#### [RECORDS SHOWN]
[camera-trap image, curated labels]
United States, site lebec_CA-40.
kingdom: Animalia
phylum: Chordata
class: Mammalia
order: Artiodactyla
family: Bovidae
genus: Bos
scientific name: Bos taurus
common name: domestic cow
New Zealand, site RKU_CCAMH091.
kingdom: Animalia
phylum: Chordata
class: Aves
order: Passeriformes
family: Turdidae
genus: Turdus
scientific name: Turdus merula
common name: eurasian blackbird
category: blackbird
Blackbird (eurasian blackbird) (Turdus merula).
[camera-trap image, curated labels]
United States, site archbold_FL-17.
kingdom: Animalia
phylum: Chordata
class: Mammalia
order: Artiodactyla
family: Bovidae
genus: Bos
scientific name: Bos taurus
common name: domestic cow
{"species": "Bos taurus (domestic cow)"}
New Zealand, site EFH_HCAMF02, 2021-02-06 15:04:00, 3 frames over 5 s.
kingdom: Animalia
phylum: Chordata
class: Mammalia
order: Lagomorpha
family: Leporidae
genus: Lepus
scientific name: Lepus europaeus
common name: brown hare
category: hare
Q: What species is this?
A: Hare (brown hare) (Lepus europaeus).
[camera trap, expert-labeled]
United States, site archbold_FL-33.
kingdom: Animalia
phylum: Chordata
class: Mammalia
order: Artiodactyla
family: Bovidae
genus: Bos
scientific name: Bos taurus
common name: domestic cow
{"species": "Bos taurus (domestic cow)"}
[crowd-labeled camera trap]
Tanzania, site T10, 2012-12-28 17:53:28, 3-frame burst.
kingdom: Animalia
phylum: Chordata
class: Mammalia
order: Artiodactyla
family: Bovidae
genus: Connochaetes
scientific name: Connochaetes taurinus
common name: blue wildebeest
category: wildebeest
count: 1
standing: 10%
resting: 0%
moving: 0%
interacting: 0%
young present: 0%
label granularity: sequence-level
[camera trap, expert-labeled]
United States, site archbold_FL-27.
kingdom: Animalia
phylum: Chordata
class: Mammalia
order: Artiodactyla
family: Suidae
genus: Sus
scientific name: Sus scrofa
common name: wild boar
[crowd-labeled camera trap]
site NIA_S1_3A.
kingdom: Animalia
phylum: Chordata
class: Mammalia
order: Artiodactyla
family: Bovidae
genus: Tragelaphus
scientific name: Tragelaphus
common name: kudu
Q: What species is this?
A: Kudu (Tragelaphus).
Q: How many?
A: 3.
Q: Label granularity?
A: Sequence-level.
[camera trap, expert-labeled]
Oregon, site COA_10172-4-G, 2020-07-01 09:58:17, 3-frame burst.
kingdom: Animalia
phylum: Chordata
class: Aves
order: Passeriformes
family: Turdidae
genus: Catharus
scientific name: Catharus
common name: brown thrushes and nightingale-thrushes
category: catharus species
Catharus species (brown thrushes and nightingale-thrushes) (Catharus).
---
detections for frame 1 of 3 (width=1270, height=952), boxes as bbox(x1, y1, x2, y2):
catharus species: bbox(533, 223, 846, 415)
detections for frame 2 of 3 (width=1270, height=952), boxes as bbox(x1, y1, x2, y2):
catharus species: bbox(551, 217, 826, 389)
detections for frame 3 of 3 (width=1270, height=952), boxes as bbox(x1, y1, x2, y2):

#### [AIM OF THE TASK]
Retype the data in full, and keep every line identical to the original.

#### [SOLUTION FOR THIS PROBLEM]
[camera-trap image, curated labels]
United States, site lebec_CA-40.
kingdom: Animalia
phylum: Chordata
class: Mammalia
order: Artiodactyla
family: Bovidae
genus: Bos
scientific name: Bos taurus
common name: domestic cow
New Zealand, site RKU_CCAMH091.
kingdom: Animalia
phylum: Chordata
class: Aves
order: Passeriformes
family: Turdidae
genus: Turdus
scientific name: Turdus merula
common name: eurasian blackbird
category: blackbird
Blackbird (eurasian blackbird) (Turdus merula).
[camera-trap image, curated labels]
United States, site archbold_FL-17.
kingdom: Animalia
phylum: Chordata
class: Mammalia
order: Artiodactyla
family: Bovidae
genus: Bos
scientific name: Bos taurus
common name: domestic cow
{"species": "Bos taurus (domestic cow)"}
New Zealand, site EFH_HCAMF02, 2021-02-06 15:04:00, 3 frames over 5 s.
kingdom: Animalia
phylum: Chordata
class: Mammalia
order: Lagomorpha
family: Leporidae
genus: Lepus
scientific name: Lepus europaeus
common name: brown hare
category: hare
Q: What species is this?
A: Hare (brown hare) (Lepus europaeus).
[camera trap, expert-labeled]
United States, site archbold_FL-33.
kingdom: Animalia
phylum: Chordata
class: Mammalia
order: Artiodactyla
family: Bovidae
genus: Bos
scientific name: Bos taurus
common name: domestic cow
{"species": "Bos taurus (domestic cow)"}
[crowd-labeled camera trap]
Tanzania, site T10, 2012-12-28 17:53:28, 3-frame burst.
kingdom: Animalia
phylum: Chordata
class: Mammalia
order: Artiodactyla
family: Bovidae
genus: Connochaetes
scientific name: Connochaetes taurinus
common name: blue wildebeest
category: wildebeest
count: 1
standing: 10%
resting: 0%
moving: 0%
interacting: 0%
young present: 0%
label granularity: sequence-level
[camera trap, expert-labeled]
United States, site archbold_FL-27.
kingdom: Animalia
phylum: Chordata
class: Mammalia
order: Artiodactyla
family: Suidae
genus: Sus
scientific name: Sus scrofa
common name: wild boar
[crowd-labeled camera trap]
site NIA_S1_3A.
kingdom: Animalia
phylum: Chordata
class: Mammalia
order: Artiodactyla
family: Bovidae
genus: Tragelaphus
scientific name: Tragelaphus
common name: kudu
Q: What species is this?
A: Kudu (Tragelaphus).
Q: How many?
A: 3.
Q: Label granularity?
A: Sequence-level.
[camera trap, expert-labeled]
Oregon, site COA_10172-4-G, 2020-07-01 09:58:17, 3-frame burst.
kingdom: Animalia
phylum: Chordata
class: Aves
order: Passeriformes
family: Turdidae
genus: Catharus
scientific name: Catharus
common name: brown thrushes and nightingale-thrushes
category: catharus species
Catharus species (brown thrushes and nightingale-thrushes) (Catharus).
---
detections for frame 1 of 3 (width=1270, height=952), boxes as bbox(x1, y1, x2, y2):
catharus species: bbox(533, 223, 846, 415)
detections for frame 2 of 3 (width=1270, height=952), boxes as bbox(x1, y1, x2, y2):
catharus species: bbox(551, 217, 826, 389)
detections for frame 3 of 3 (width=1270, height=952), boxes as bbox(x1, y1, x2, y2):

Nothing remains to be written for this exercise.